Disaggregated Serving Latency¶
Latency improvements compared to unified (single-worker) inference on a 70B parameter model:
| Routing Path | TTFT (Time to First Token) | Relative to Unified |
|---|---|---|
fast_decode (GPU-resident KV) | 50–100 ms | 40–60% reduction |
fast_decode (VAST-loaded KV) | 100–200 ms | 15–35% reduction |
prefill_then_decode | 200–500 ms | 0–10% overhead (one-time prefill cost) |
unified (fallback) | 300–600 ms | baseline |
The prefill_then_decode path adds overhead on the first request for a prefix, but subsequent requests with the same prefix benefit from the fast_decode path.
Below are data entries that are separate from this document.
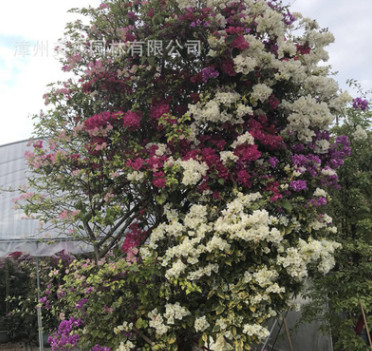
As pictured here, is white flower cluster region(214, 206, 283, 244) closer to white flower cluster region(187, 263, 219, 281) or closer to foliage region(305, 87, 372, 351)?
white flower cluster region(187, 263, 219, 281)

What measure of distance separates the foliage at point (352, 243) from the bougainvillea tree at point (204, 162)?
31.9 inches

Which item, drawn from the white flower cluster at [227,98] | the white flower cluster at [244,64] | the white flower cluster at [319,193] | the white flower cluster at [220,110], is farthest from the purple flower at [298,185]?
the white flower cluster at [244,64]

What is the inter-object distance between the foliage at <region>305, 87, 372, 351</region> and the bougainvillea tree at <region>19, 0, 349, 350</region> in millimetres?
809

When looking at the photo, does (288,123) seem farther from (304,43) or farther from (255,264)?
(255,264)

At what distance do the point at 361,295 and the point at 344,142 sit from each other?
1.54 metres

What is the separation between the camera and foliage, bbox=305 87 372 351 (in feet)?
12.3

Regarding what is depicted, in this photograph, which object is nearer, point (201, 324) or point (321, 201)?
point (201, 324)

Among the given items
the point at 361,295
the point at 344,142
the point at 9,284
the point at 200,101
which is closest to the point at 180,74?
the point at 200,101

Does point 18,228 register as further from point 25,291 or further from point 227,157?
point 227,157

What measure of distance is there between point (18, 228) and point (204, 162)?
2929mm

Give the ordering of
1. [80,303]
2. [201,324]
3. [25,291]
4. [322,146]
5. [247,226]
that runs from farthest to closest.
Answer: [25,291] → [80,303] → [322,146] → [201,324] → [247,226]

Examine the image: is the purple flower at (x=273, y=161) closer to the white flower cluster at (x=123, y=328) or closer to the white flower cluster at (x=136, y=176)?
the white flower cluster at (x=136, y=176)

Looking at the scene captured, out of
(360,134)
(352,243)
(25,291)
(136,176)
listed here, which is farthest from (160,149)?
(25,291)

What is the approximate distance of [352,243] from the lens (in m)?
3.88
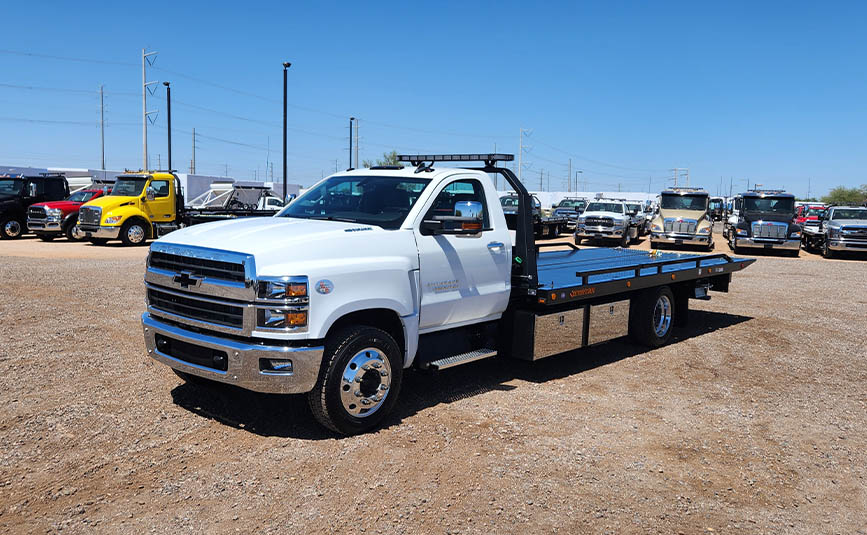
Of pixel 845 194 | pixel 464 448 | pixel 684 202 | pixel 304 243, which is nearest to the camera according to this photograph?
pixel 304 243

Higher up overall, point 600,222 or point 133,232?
point 600,222

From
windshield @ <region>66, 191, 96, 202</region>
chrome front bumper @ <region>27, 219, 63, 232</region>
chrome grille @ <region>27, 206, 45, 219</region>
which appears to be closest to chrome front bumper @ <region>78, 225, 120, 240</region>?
chrome front bumper @ <region>27, 219, 63, 232</region>

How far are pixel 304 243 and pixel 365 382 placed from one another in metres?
1.16

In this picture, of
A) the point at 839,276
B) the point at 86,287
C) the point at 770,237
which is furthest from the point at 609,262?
the point at 770,237

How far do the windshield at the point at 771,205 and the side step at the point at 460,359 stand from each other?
71.3 ft

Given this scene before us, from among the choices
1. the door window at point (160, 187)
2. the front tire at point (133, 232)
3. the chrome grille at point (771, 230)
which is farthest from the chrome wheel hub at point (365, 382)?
the chrome grille at point (771, 230)

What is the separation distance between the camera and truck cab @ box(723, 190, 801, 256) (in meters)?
24.1

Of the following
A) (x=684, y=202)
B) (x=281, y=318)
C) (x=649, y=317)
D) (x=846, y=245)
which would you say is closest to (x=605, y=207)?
(x=684, y=202)

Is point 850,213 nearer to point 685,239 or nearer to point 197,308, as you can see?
point 685,239

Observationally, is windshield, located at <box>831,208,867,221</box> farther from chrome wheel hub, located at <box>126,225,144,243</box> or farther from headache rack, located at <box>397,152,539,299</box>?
chrome wheel hub, located at <box>126,225,144,243</box>

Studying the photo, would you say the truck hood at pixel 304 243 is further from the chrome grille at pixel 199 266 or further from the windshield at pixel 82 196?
the windshield at pixel 82 196

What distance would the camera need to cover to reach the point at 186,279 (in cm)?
523

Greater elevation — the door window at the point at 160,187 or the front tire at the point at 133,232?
the door window at the point at 160,187

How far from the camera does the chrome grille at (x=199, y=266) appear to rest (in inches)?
195
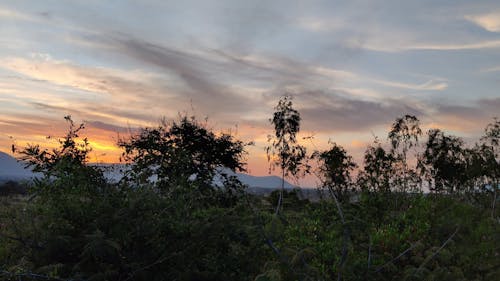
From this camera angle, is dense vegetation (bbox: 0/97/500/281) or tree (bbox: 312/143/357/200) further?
tree (bbox: 312/143/357/200)

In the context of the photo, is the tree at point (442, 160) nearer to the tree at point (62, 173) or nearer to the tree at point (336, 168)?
the tree at point (336, 168)

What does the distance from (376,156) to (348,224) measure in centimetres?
1850

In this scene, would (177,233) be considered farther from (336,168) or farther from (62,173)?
(336,168)

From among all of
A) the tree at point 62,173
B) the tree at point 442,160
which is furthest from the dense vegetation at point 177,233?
the tree at point 442,160

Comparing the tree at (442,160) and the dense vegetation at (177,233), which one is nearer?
the dense vegetation at (177,233)

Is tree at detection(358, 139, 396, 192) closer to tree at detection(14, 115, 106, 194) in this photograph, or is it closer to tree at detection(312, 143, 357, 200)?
tree at detection(312, 143, 357, 200)

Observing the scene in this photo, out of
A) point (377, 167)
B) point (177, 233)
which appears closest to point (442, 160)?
point (377, 167)

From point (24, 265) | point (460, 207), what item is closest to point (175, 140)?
point (460, 207)

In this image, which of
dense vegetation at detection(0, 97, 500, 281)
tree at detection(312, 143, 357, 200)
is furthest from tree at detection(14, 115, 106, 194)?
tree at detection(312, 143, 357, 200)

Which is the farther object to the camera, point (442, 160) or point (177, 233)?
point (442, 160)

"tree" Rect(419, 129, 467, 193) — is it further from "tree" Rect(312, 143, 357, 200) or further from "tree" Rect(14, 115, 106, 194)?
"tree" Rect(14, 115, 106, 194)

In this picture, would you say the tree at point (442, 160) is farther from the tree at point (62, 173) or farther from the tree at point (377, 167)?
the tree at point (62, 173)

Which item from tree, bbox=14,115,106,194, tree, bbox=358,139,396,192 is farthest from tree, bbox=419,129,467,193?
tree, bbox=14,115,106,194

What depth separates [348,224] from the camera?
5.64 m
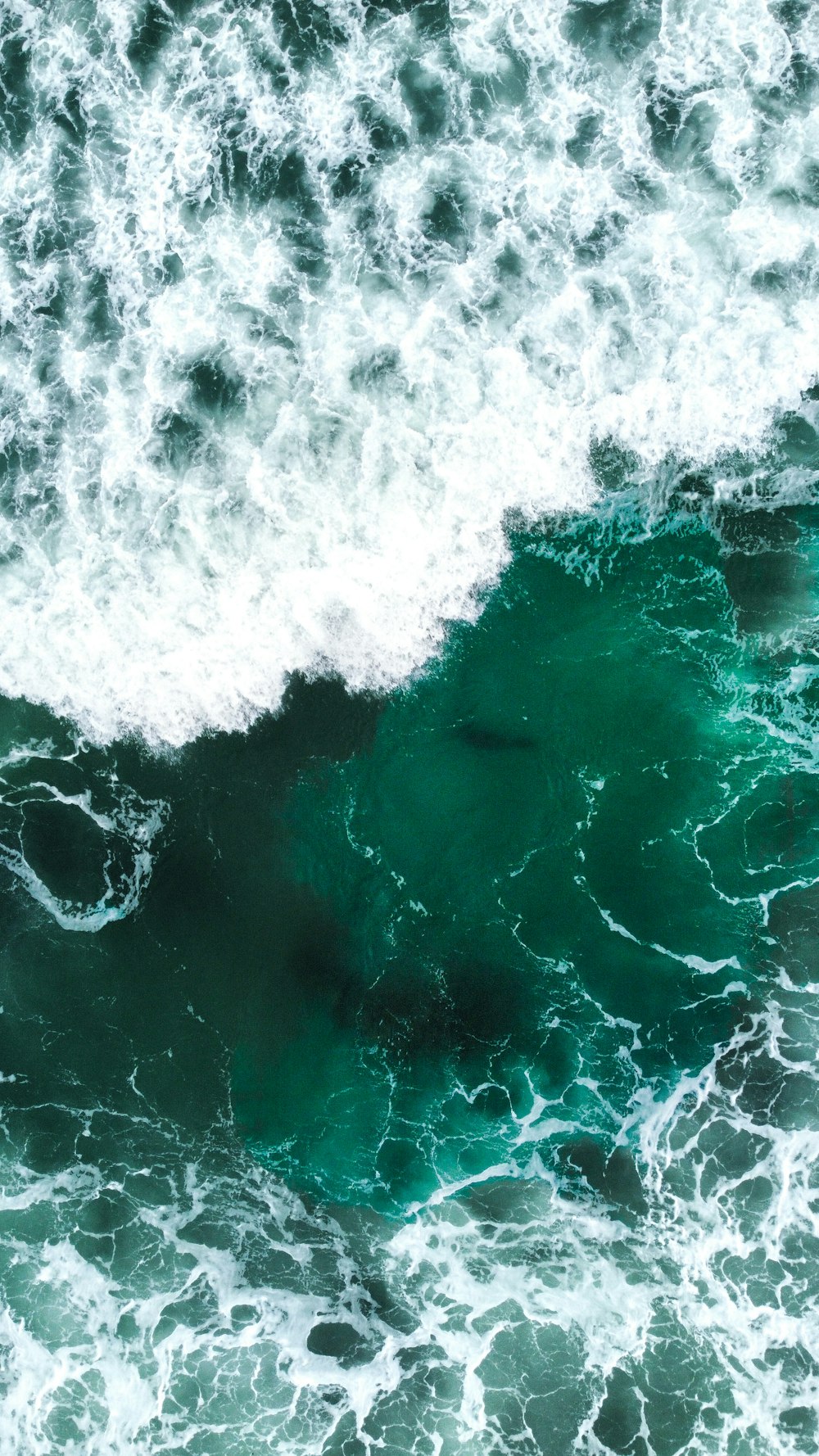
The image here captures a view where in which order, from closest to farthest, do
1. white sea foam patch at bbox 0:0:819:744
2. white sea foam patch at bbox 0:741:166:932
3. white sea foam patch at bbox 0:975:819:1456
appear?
white sea foam patch at bbox 0:975:819:1456 < white sea foam patch at bbox 0:0:819:744 < white sea foam patch at bbox 0:741:166:932

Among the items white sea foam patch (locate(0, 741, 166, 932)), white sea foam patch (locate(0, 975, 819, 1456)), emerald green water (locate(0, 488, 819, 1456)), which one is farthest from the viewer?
white sea foam patch (locate(0, 741, 166, 932))

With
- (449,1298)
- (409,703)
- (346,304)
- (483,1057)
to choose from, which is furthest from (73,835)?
(346,304)

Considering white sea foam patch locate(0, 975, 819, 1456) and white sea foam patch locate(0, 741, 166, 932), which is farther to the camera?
white sea foam patch locate(0, 741, 166, 932)

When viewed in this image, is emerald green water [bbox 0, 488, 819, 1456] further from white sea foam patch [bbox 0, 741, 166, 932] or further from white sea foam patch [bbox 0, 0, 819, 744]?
white sea foam patch [bbox 0, 0, 819, 744]

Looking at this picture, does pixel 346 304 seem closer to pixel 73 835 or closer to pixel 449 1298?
pixel 73 835

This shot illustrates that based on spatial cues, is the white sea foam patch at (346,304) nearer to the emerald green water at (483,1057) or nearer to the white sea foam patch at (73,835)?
the white sea foam patch at (73,835)

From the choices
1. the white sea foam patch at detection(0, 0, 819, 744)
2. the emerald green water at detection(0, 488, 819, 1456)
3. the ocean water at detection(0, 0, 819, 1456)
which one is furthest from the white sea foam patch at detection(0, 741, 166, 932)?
the emerald green water at detection(0, 488, 819, 1456)
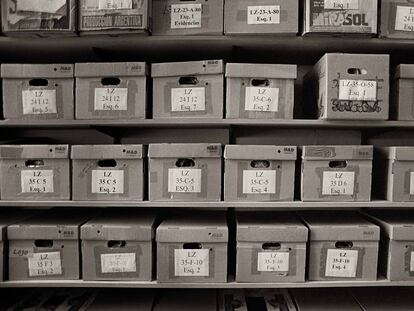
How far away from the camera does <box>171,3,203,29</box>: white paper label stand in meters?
1.17

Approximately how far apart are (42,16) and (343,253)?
52.3 inches

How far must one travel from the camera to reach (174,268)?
1197 mm

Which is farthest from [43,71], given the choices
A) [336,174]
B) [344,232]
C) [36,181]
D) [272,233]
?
[344,232]

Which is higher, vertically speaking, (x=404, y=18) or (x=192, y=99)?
(x=404, y=18)

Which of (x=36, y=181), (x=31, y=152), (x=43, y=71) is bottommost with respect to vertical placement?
(x=36, y=181)

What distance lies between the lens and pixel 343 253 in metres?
1.19

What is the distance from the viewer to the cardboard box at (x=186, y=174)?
3.93 ft

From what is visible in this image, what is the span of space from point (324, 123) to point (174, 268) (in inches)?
29.0

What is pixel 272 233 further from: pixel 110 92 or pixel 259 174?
pixel 110 92

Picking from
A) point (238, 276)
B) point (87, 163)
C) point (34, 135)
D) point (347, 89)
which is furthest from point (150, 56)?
point (238, 276)

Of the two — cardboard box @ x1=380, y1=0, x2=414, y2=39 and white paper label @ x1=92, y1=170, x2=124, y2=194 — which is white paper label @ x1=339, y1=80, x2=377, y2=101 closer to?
cardboard box @ x1=380, y1=0, x2=414, y2=39

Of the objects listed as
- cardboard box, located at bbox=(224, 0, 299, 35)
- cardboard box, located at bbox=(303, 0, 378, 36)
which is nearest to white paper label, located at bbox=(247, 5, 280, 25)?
cardboard box, located at bbox=(224, 0, 299, 35)

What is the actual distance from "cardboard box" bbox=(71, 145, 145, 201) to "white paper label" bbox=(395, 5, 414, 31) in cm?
100

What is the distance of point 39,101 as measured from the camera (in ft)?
4.00
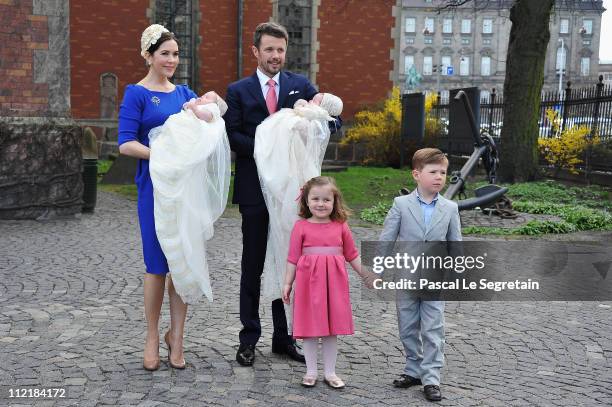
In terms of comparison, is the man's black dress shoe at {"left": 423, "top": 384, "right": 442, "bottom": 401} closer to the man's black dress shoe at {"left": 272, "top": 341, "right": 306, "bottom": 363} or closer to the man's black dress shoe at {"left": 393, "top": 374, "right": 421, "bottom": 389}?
the man's black dress shoe at {"left": 393, "top": 374, "right": 421, "bottom": 389}

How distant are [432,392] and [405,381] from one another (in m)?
0.22

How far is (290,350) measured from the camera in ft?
15.4

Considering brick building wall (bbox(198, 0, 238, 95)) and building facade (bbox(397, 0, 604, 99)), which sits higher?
building facade (bbox(397, 0, 604, 99))

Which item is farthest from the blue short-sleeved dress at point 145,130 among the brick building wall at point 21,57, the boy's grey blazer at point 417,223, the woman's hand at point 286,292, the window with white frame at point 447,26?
the window with white frame at point 447,26

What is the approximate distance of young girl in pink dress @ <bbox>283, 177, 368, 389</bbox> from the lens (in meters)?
4.12

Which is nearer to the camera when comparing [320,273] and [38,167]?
[320,273]

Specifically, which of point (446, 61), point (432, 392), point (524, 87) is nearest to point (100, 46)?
point (524, 87)

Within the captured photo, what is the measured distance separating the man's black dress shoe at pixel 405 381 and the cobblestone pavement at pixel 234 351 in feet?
0.14

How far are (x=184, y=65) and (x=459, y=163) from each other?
8110mm

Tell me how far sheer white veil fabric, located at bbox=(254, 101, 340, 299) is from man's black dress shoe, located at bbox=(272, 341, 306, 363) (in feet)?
1.64

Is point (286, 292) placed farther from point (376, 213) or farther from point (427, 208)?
point (376, 213)

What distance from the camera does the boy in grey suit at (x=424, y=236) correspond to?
13.5 ft

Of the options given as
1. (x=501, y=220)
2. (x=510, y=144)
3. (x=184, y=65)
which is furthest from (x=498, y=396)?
(x=184, y=65)

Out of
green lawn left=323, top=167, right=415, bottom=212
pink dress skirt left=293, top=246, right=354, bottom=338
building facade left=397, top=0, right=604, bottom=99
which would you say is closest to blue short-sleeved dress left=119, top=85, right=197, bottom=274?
pink dress skirt left=293, top=246, right=354, bottom=338
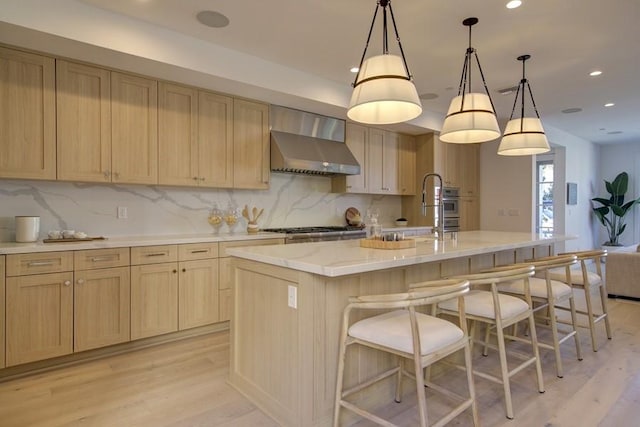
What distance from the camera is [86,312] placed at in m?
2.82

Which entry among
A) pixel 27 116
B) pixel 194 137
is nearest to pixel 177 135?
pixel 194 137

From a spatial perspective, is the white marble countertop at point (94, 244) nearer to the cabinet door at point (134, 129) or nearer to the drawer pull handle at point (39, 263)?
the drawer pull handle at point (39, 263)

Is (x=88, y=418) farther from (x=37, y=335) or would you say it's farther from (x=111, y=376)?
(x=37, y=335)

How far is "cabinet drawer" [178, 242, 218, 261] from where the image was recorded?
3293 mm

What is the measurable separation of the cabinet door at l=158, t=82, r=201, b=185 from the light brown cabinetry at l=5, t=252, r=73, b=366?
1.14 metres

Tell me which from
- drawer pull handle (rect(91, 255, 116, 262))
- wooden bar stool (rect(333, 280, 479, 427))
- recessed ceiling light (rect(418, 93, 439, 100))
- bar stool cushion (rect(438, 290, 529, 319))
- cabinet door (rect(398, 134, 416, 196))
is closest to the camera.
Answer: wooden bar stool (rect(333, 280, 479, 427))

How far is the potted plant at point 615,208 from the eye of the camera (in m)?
7.73

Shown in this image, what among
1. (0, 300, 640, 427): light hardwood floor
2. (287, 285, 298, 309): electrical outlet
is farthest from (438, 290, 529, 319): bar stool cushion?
(287, 285, 298, 309): electrical outlet

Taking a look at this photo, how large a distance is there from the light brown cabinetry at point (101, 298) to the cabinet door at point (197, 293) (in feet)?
1.46

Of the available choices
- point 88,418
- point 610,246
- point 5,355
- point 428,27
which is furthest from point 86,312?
point 610,246

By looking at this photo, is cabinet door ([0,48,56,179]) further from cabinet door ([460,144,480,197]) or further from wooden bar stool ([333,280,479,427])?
cabinet door ([460,144,480,197])

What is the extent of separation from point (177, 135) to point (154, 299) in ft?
5.05

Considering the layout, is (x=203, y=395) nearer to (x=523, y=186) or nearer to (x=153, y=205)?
(x=153, y=205)

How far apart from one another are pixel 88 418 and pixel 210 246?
1652mm
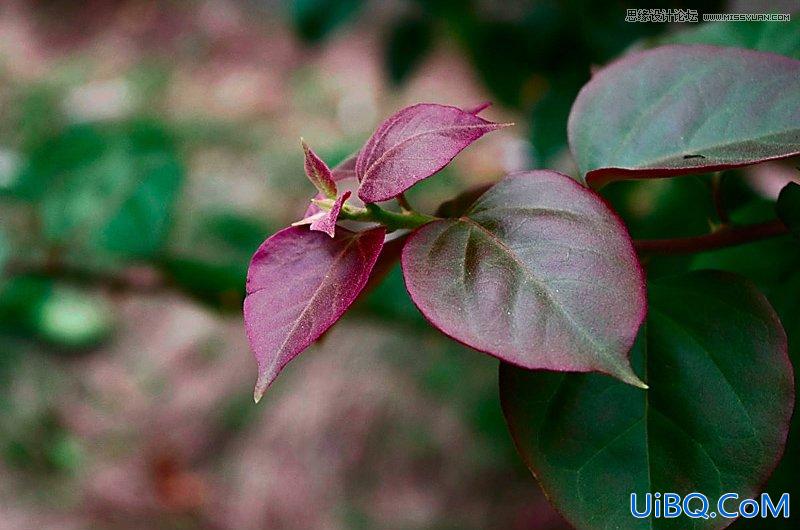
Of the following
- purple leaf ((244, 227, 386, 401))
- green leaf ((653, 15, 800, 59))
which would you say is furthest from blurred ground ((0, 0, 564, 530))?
purple leaf ((244, 227, 386, 401))

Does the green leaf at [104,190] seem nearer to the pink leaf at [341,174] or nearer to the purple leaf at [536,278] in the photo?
the pink leaf at [341,174]

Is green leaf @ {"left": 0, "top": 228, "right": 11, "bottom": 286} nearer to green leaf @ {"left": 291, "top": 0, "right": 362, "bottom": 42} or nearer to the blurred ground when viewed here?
the blurred ground

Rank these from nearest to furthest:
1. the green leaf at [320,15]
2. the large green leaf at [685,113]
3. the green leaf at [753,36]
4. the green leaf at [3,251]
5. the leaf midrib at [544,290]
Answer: the leaf midrib at [544,290] → the large green leaf at [685,113] → the green leaf at [753,36] → the green leaf at [3,251] → the green leaf at [320,15]

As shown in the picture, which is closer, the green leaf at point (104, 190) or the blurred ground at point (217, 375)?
the green leaf at point (104, 190)

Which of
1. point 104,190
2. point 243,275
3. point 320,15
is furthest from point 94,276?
point 320,15

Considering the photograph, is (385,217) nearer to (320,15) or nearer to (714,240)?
(714,240)

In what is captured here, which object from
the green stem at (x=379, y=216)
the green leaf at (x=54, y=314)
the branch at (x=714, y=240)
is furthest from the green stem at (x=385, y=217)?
the green leaf at (x=54, y=314)

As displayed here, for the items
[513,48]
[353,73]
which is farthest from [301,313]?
[353,73]
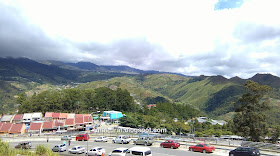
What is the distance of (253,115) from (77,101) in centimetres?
10117

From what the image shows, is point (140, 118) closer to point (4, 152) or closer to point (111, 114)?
point (111, 114)

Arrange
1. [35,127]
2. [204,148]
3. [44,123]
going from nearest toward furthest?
1. [204,148]
2. [35,127]
3. [44,123]

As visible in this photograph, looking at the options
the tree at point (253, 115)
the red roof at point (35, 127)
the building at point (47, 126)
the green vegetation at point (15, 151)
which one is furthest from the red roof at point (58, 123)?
the tree at point (253, 115)

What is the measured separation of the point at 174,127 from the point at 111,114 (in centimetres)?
3640

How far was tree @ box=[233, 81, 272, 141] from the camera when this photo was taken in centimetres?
4053

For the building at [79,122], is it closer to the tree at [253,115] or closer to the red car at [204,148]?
the red car at [204,148]

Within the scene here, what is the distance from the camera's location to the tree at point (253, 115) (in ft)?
133

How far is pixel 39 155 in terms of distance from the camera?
18109 mm

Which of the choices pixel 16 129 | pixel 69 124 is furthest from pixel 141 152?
pixel 16 129

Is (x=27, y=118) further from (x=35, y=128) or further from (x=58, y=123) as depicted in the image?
(x=58, y=123)

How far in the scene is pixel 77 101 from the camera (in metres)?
115

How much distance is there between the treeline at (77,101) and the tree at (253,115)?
84.7 m

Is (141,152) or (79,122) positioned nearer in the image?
(141,152)

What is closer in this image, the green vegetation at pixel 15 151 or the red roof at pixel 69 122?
the green vegetation at pixel 15 151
KV Cache Index Routing Effectiveness¶
| Scenario | KV-Aware Routing Rate | TTFT Reduction |
|---|---|---|
| High prefix overlap (same system prompt, many users) | 70–85% | 20–40% |
| Medium prefix overlap (varied system prompts) | 40–60% | 10–25% |
| Low prefix overlap (fully unique prompts) | < 10% | < 5% |
VAST Data Access Latency¶
| Operation | Latency Range | Bandwidth |
|---|---|---|
| S3 GET (response cache read) | 1–10 ms | Up to 10 Gbps per connection |
| S3 PUT (response cache write) | 2–15 ms | Up to 10 Gbps per connection |
| KV tensor write (prefill → VAST) | 5–50 ms | Network-limited; use RDMA for < 5 ms |
| KV tensor read (VAST → decode) | 5–50 ms | Network-limited; use RDMA for < 5 ms |
For production deployments with strict latency requirements on the KV transfer path, consider placing the VAST cluster in the same rack or using RDMA-capable network adapters with the NVMe-oF protocol accessed directly from vLLM.